Aim
Rewrite the lines of the listing as a numbered list, starting with the line that contains "From the photograph" and continuing through the end of the listing. Omit blank lines and leave the pictures out of your answer.

Data
....

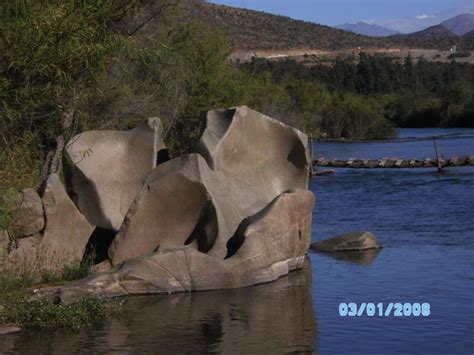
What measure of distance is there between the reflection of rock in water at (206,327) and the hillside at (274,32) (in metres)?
79.5

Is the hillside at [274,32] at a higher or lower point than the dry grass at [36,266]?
higher

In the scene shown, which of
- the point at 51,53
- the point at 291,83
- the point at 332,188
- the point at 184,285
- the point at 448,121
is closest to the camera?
the point at 51,53

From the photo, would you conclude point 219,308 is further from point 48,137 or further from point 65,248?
point 48,137

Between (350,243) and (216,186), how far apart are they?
15.2ft

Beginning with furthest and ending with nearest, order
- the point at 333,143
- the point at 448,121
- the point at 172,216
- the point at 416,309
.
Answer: the point at 448,121
the point at 333,143
the point at 172,216
the point at 416,309

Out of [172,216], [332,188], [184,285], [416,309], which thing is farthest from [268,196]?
[332,188]

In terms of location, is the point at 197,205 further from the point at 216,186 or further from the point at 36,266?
the point at 36,266

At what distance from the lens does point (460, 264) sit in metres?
19.9

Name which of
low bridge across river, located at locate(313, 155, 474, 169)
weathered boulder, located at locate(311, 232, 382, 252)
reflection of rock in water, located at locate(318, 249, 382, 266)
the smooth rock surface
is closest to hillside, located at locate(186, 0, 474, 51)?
low bridge across river, located at locate(313, 155, 474, 169)

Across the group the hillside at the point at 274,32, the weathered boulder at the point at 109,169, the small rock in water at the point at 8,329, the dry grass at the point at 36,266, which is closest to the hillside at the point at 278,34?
the hillside at the point at 274,32

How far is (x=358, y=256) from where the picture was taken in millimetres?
21188

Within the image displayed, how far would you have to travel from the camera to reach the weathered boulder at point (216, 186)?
1791cm

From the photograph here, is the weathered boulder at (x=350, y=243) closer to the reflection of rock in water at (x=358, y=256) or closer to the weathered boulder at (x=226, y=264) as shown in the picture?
the reflection of rock in water at (x=358, y=256)

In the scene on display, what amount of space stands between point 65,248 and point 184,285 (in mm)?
2278
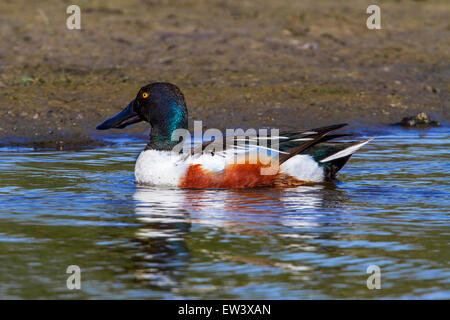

....

Complete answer
1. From the photograph here, is the weathered boulder at (x=350, y=243) closer to the reflection of rock in water at (x=358, y=256) or closer to the weathered boulder at (x=226, y=264) as shown in the picture?
2. the reflection of rock in water at (x=358, y=256)
3. In the scene on display, what amount of space stands between point 65,248 and point 184,285 (in mm)?
4. 2278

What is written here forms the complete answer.